On June 12, two days before the German entry into the capital, the French government asked Bullitt to become acting mayor of Paris, as they put it. The government had left Paris in a panic, declaring it an “open city,” but Bullitt insisted that the police and fire departments should remain. That same day, he attended a service at Notre Dame; people saw him weeping as he prayed. There was no Communist uprising, but while German troops were entering Paris they were shot at in the proletarian district of Saint-Denis. The commander of the 10th Army, General von Küchler, who had recently leveled Rotterdam, ordered his artillery and aviation units to bomb the city. Bullitt was able to contact his colleague in Berlin, Ambassador Hugh Wilson, who insisted the Germans respect the “open city” status. Paris was not shelled.
On June 14, 1940, a column of German troops entered a deserted Paris. They chose Hotel Crillon for their headquarters; decades earlier, it had housed the American delegation during the Paris Peace Conference. Bullitt sent two of his attachés there in full military uniform. They presented themselves at the entrance to the Crillon and were directed to von Küchler’s office. Having been treated to the best cognac the hotel had, the attachés called Bullitt and connected him to Küchler. They arranged a meeting, at which they discussed the safety of the embassy and property of Americans in Paris; there were still twenty-five hundred American citizens in the city. Küchler invited Bullitt and his two attachés to the German military parade, which was held the same day at Place de la Concorde. The Americans did not accept this honor. The embassy issued hundreds of certificates guaranteeing the safety of the homes and businesses belonging to Americans in Paris, and the Germans respected these certificates.
On June 16, the incredibly swift Jean Monnet produced a startling proposal for French-British union, which would entail joint defense, foreign, and financial policies. Having negotiated the details of the project, De Gaulle and (after some hesitation) Churchill signed on to the idea. “The two governments declare that France and Great Britain shall no longer be two nations but one.” Marshal Pétain buried the plan, arguing that, given the circumstances, a union with Great Britain would be like marrying a corpse.58 Two days after leaving Paris, the Reynaud government fell and Pétain became prime minister. After some intrigue, he prevented the French cabinet and Senate from departing to the residences that had been prepared for the government-in-exile in Morocco. Instead, the government moved to Vichy.
Bullitt’s role in these events was often discussed in counterfactual terms. Secretary of State Hull thought that, if Bullitt had only left with the government to Bordeaux, he could have prevented the debacle of Vichy. De Gaulle wrote the same thing in his memoirs, suggesting that, if Bullitt had been in Bordeaux at the critical moment when the Reynaud government fell, he could have done more for France than what he did in Paris. Robert Murphy, a career diplomat and adviser to the US embassy, argued that Bullitt saved Paris by influencing Reynaud’s decision to declare Paris an “open city” and evacuate the army while leaving the police and fire brigades in place. Kennan also considered Bullitt’s decision to stay in Paris as his “great service”: in persuading the Parisian police to remain in the city, Bullitt helped the city survive. Paris would have been doomed if Bullitt had not dissuaded the French Cabinet from pursuing its original plan to fight the Nazis street by street, house by house.

Dataset:
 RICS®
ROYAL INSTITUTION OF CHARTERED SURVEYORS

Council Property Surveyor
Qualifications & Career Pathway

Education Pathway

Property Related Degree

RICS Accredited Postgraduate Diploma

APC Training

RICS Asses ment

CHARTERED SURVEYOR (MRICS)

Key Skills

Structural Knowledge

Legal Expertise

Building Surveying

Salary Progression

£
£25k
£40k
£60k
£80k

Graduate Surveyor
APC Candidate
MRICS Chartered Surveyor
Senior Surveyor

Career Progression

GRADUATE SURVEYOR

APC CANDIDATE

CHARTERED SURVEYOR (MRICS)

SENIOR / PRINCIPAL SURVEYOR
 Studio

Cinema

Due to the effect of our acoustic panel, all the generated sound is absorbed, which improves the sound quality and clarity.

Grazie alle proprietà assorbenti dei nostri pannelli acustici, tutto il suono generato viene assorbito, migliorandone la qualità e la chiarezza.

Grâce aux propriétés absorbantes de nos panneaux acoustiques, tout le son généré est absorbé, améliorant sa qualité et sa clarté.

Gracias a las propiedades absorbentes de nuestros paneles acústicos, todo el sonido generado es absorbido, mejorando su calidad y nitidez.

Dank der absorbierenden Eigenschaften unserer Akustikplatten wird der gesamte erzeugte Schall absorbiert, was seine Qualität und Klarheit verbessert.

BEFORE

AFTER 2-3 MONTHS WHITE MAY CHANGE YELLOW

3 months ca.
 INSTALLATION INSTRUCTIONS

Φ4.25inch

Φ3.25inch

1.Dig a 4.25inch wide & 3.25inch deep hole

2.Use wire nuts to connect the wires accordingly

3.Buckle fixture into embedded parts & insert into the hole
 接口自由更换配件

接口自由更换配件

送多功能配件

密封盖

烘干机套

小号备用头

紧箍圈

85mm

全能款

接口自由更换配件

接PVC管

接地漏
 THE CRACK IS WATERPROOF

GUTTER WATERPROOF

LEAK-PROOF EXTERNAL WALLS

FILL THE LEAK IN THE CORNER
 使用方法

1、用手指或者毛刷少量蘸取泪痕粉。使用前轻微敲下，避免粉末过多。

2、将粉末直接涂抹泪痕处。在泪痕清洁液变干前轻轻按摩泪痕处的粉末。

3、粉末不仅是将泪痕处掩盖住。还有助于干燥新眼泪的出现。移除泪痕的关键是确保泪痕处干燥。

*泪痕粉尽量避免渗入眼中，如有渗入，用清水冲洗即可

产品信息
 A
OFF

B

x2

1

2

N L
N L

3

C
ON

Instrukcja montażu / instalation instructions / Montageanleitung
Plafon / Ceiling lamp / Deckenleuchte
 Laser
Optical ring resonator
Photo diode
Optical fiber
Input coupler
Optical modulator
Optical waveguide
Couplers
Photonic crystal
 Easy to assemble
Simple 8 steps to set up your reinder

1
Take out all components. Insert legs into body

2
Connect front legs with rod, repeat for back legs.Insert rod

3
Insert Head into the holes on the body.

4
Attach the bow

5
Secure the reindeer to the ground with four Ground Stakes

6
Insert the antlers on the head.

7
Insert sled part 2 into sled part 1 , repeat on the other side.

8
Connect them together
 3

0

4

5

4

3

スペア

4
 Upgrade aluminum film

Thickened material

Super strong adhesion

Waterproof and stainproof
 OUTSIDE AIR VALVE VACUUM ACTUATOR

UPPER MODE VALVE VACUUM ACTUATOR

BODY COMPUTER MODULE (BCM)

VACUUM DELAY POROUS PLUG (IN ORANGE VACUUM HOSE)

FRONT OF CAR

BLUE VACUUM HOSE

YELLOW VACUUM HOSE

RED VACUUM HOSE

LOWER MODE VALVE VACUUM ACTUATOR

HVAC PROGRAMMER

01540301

What is being asked:
In the passage about Bullitt in Paris in June 1940, which hotel did the German troops choose for their headquarters?

Exercise result:
Hotel Crillon.